Dear Healthy professor: Do peoples’ diets change with the seasons?

A: Years ago, they definitely did, because seasonal foods were all that were available. Today, however, it’s different because we can purchase almost any food all year long. Of course, the quality may not be optimal, especially when it comes to fruits and vegetables.

In our efforts to “buy local,” many of us are returning to eating what’s in season, and that’s a good thing.

As the weather changes, we tend to look for foods based on the temperature outside. For example, salads may be a menu staple in the summer months but not as much as when the weather starts to turn colder.

This is the season for comfort food. Personally, I am a salad-lover, but the chill in the air has me craving something warmer. What could be just as satisfying as my summer salad and calorie-conscious too?

Soup may be the answer. Before you go all New England Clam Chowder on me, remember that adding cream, butter or cheese to a soup is going to put it into a different category, and that’s not the kind of soup I’m talking about.

I am talking about low-calorie, high-fiber, broth-based soups with lots of vegetables and protein from beans or lean meats. A generous bowl of soup as a meal can satisfy the appetite and is a good alternative to the usual grilled chicken on salad kind of meal.

A hearty soup can be a meal in itself, but it’s also a good strategy to have a cup of soup before a meal. Research by Barbara Rolls, PhD., has shown that a vegetable soup eaten before a meal can reduce the amount of calories consumed in the main meal, resulting in overall calorie reduction.

Her work has contributed to her “volumetrics” eating plan, which focuses on eating foods that are low in energy density. Energy density is a measure of the number of calories in a certain amount of food. The idea is that we can eat more of low energy foods, feel full and still lose weight.

Think about the fact that a serving of minestrone soup could be more filling and possibly fewer calories than just half of a burrito. The balance of weight control comes down to feeling satisfied, and Rolls shows us how to eat more with fewer calories in her book, “The Volumetrics Eating Plan” (Harper Collins, 2005).
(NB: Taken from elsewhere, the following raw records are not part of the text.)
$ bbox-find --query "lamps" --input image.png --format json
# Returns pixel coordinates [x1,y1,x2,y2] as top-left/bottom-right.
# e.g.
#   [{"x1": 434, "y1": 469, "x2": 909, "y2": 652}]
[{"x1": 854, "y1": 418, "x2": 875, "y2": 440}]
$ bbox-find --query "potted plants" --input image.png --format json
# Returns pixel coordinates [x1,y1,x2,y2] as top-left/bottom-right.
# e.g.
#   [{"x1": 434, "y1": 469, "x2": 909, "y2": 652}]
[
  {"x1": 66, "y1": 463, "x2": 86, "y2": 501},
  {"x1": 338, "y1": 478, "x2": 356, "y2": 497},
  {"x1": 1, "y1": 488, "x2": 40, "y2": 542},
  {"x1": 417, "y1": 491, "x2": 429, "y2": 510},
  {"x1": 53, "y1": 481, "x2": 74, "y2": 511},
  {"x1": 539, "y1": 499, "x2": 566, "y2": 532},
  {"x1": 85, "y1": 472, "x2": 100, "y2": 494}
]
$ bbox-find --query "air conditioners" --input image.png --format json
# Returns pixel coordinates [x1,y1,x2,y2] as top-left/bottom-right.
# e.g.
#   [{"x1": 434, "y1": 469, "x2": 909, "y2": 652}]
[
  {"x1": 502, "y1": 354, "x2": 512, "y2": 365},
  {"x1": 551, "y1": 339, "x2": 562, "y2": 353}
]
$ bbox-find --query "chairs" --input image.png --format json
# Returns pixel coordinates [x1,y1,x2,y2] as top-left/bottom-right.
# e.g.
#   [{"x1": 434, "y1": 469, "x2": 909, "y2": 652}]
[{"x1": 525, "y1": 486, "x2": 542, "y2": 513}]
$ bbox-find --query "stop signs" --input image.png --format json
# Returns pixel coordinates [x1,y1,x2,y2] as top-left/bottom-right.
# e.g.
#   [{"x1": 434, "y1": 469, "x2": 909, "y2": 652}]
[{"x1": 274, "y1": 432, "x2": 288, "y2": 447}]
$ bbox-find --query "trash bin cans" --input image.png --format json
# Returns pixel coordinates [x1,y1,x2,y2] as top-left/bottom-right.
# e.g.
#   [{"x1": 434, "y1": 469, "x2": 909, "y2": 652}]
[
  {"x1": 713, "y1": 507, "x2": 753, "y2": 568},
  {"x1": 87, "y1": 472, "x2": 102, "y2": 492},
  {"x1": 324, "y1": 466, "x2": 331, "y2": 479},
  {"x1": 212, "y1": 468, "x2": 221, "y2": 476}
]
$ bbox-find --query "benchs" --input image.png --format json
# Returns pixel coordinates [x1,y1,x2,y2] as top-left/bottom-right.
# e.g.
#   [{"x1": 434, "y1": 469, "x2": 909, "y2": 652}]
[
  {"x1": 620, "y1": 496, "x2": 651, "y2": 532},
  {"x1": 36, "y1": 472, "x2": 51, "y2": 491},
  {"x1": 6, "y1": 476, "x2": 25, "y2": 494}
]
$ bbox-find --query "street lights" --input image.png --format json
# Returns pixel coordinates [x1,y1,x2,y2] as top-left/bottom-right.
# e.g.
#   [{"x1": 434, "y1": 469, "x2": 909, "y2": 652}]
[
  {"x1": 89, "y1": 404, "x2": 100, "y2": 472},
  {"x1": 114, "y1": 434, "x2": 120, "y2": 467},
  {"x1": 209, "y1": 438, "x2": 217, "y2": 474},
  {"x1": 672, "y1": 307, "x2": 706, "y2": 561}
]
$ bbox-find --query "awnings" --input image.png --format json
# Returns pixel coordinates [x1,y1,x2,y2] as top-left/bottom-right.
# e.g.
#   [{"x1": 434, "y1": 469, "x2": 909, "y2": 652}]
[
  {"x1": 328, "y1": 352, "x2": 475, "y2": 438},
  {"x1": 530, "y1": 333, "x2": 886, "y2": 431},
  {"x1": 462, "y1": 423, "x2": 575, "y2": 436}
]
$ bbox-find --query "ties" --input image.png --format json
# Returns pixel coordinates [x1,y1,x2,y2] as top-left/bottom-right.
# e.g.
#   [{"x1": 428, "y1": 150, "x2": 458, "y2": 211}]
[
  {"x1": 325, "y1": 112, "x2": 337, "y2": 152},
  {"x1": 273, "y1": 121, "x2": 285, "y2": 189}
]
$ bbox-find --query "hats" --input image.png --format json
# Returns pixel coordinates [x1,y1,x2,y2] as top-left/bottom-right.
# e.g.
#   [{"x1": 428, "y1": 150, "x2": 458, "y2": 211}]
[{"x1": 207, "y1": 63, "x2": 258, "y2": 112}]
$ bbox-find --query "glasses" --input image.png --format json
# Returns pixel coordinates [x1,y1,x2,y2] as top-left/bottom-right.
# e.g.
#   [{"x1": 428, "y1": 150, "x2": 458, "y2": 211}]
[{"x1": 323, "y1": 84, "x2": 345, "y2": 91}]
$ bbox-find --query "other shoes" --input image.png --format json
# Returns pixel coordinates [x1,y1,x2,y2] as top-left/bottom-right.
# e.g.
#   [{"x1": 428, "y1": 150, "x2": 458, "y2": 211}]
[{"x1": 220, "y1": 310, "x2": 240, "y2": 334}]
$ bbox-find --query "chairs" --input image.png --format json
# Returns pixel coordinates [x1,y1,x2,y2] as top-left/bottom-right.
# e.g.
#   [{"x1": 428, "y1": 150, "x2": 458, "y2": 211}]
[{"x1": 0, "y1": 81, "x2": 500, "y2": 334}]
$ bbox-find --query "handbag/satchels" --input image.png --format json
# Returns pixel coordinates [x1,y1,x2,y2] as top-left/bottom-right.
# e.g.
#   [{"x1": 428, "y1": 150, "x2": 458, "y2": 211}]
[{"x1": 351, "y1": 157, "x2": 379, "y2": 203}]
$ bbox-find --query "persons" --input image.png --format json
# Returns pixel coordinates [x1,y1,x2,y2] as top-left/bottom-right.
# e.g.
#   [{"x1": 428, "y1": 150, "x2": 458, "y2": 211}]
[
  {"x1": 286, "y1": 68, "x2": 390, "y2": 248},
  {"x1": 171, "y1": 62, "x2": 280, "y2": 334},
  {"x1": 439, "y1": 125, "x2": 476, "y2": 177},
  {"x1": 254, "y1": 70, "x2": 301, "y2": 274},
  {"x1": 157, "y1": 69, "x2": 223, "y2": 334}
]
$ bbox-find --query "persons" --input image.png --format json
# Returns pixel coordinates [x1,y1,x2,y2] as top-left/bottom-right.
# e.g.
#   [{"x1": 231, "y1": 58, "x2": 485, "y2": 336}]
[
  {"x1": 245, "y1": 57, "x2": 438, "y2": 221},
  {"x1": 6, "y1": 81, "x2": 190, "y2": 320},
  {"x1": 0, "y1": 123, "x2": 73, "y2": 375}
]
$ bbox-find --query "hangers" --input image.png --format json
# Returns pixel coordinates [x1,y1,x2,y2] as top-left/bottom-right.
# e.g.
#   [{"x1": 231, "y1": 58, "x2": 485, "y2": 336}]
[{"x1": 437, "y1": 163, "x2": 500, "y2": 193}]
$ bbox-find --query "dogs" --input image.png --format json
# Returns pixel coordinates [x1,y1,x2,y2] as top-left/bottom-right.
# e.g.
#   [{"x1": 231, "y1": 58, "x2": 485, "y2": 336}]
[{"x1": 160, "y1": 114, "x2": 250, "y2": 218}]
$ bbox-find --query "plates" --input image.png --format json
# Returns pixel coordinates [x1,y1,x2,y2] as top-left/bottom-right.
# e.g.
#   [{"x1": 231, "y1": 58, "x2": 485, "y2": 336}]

Now may be a good time to make soups your “winter salad. ” There are many good canned soups available that have reduced sodium levels. Read the labels and remember that the sodium recommendation for most adults is 1500 mg/day.

I eat the canned stuff, but honestly, homemade soup is best, because I can control the ingredients and the salt with low-sodium broth. Soup is also convenient, because you can prepare a batch or two and freeze individual portions.

There are some great recipes available in healthy cooking books or you can get creative and make up your own concoctions. Low-calorie, filling and nutritious soups can help you stay healthy during the winter season; it’s a long one, so make a lot of soup.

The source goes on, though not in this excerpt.